Arizona does not possess a monopoly on racial profiling and discriminatory treatment. Other regions of the country contribute to despicable profiling. Even a person of the stature of a Nick Valencia, a national news desk editor and former head of the CNN Spanish Desk, can be singled out by certain Americans for anti-Latino discriminatory treatment. While attending a musical festival in Atlanta, Georgia, Valencia met a group of visitors from Mexico City. He began speaking Spanish with them. He then heard an Anglo woman tell him to go home, adding Vete in Spanish, perhaps in case he did not understand English. Obviously offended, Valencia later reflected over this incident:

My Mexican friends remind me that I am American first, Mexican second and that my English is better than my Spanish. Yes, I tell them. But I can never walk into a room and be white.Evidently, to some the brown color of my skin means I'm not even American. My friends and family tell me what I experienced that night is a microcosm of what is happening to Latinos across the country. You don't have to look hard to find it. In news stories, in political discourse, on talk radio, in everyday conversation it seems it has become OK to treat Latinos in a negative and antagonistic way-whether they are new immigrants or longtime Americans. The anti-immigration legislation sweeping across the United States has made this plain.

In June 2010, teenager Luis Alberto Delgado, an American citizen born in Houston, was detained by a South Texas deputy sheriff and handed over to a U.S. Border Patrol agent after a traffic stop. Delgado has a limitation in English since he moved to Mexico when he was a youngster after his mother divorced his father. During the stop, he produced an American birth certificate and a Social Security card, but the federal agent accused him of producing false documents. After lengthy questioning over several hours, where Delgado kept asking to be taken before a judge, Delgado relented and signed the agent's paperwork as a means of finding some other approach to his dilemma of facing an incredulous investigator. He remained in his deported status for nearly three months before immigration officials finally allowed his return.

Puerto Rican Americans, legislatively declared citizens regardless of birth in Puerto Rico, also suffer at the hands of immigration authorities who operate on suppositions as opposed to facts. In Chicago, Illinois, Eduardo Caraballo spent three days in jail when he was arrested as a suspect in the theft of a vehicle. He was able to make bail promptly, but his immigration problems then began. He faced deportation on suspicion of being in the country without authority. Similar to the speculations engaged in by federal agents with Luis Alberto Delgado in Texas, the agents developed doubts about Caraballo by asking him specific questions about Puerto Rico that he could not answer to their satisfaction.
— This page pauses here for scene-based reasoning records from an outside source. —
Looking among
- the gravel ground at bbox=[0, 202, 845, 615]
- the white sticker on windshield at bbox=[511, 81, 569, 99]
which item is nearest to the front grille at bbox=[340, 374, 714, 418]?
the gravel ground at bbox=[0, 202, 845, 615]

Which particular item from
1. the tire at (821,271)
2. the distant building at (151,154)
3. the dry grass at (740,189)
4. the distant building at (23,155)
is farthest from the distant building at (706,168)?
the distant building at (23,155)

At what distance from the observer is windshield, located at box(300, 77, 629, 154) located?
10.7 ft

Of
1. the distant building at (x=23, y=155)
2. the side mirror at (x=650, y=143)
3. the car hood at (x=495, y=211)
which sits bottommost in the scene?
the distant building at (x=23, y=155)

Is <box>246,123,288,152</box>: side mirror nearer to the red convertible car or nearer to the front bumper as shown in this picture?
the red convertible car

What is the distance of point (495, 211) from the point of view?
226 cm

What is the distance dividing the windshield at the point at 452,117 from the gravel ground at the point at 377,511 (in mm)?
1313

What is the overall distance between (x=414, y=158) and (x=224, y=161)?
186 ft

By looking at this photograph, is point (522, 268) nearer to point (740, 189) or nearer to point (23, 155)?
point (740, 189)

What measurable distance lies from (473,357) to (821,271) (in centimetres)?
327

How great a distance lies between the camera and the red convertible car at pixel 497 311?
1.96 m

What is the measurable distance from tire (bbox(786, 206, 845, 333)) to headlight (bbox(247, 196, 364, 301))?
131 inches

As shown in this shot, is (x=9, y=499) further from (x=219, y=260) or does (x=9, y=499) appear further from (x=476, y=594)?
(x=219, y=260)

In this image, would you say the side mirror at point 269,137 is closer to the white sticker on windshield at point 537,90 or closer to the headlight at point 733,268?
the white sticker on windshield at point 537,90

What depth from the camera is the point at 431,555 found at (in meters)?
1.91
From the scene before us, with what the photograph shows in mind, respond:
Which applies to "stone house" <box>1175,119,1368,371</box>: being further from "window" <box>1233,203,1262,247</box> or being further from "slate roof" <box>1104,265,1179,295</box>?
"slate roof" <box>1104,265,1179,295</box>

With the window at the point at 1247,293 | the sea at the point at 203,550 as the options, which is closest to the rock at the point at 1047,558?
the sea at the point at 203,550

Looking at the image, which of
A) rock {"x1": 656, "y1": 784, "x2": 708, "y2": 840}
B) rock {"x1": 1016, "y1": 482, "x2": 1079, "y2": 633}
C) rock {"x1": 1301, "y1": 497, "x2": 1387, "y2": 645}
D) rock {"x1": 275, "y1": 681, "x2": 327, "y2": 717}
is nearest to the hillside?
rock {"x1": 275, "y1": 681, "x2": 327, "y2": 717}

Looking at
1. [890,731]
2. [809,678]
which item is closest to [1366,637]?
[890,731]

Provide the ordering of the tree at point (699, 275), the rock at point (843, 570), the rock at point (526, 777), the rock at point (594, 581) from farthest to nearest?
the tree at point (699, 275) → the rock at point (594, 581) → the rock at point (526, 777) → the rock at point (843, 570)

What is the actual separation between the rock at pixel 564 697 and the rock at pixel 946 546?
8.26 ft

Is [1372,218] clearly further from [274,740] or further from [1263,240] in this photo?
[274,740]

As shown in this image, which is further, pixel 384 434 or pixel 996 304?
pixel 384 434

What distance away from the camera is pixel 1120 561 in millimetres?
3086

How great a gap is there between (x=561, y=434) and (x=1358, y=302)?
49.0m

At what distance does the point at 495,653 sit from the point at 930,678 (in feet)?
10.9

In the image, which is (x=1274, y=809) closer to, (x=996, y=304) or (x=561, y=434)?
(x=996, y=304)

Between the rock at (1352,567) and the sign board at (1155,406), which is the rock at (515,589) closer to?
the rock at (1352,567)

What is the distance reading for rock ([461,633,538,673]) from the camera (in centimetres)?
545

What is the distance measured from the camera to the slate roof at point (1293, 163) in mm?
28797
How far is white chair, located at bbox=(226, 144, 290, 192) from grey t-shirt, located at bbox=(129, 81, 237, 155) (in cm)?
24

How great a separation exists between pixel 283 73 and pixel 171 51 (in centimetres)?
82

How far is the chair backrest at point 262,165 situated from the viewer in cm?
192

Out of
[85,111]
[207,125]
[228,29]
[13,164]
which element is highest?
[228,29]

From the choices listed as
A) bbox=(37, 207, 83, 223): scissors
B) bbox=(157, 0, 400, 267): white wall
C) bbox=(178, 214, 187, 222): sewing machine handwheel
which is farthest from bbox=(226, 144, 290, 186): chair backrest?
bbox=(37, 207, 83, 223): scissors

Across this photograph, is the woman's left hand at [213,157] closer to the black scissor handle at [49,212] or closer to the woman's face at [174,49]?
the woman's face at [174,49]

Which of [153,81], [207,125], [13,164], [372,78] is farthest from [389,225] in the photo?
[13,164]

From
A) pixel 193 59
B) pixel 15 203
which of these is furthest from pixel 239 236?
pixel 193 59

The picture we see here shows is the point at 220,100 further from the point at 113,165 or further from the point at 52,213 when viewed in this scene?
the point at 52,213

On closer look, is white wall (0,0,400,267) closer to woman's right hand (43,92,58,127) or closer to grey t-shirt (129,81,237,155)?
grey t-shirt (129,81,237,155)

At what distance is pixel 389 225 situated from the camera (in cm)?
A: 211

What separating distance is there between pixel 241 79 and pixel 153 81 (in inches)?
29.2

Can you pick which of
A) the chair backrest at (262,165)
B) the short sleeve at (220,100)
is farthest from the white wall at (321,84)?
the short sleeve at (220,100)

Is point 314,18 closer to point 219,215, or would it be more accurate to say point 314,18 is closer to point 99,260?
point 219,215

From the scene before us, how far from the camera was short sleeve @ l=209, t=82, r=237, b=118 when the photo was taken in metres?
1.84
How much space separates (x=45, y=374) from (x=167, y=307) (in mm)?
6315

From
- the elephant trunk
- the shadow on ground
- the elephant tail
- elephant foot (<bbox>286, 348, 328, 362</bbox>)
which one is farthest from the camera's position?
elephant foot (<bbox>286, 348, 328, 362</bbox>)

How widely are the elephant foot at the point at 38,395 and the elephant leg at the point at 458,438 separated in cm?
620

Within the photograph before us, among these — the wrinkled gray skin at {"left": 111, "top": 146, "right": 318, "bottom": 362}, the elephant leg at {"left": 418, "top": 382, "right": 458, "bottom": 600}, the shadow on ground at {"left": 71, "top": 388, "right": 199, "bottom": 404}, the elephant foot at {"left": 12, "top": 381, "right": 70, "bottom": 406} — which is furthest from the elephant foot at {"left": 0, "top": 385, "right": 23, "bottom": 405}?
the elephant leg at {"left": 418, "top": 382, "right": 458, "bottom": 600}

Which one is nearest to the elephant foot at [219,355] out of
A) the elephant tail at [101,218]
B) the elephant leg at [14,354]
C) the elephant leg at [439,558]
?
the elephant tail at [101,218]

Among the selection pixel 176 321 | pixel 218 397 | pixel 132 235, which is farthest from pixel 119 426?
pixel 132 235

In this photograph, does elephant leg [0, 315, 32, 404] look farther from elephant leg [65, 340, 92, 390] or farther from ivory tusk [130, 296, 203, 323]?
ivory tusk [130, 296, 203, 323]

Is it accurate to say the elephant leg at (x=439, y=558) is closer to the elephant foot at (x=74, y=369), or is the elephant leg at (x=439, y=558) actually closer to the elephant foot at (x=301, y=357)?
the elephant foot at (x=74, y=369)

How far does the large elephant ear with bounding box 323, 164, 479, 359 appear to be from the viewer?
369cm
His inability to answer them was based on the fact that Caraballo was brought by his mother to the mainland United States when he was eight months old, and he travelled only once to Puerto Rico.

Luis Gutierrez, Member of Congress from Chicago, stated:

You know what this proves to you? That in Arizona, they want everybody to be able to prove they're legally in the country. They want everybody to prove that they're an American citizen. Here we had an American citizen, that the federal government, not state authorities, but the federal government, with all their technology and all their information capacity that they have, could not determine, for more than three days, his status as an American citizen.

. . . .

. . . [Immigration agents] can't just judge people by their color or their features, by the way they look, they should actually investigate thoroughly, and they should do that before they put the hold on somebody.

How many more Americans have to suffer from incompetent or callous agents? Why do Latinos in general and dark-skinned people have to suffer unreasonable seizures, which the Fourth Amendment ostensibly prohibits?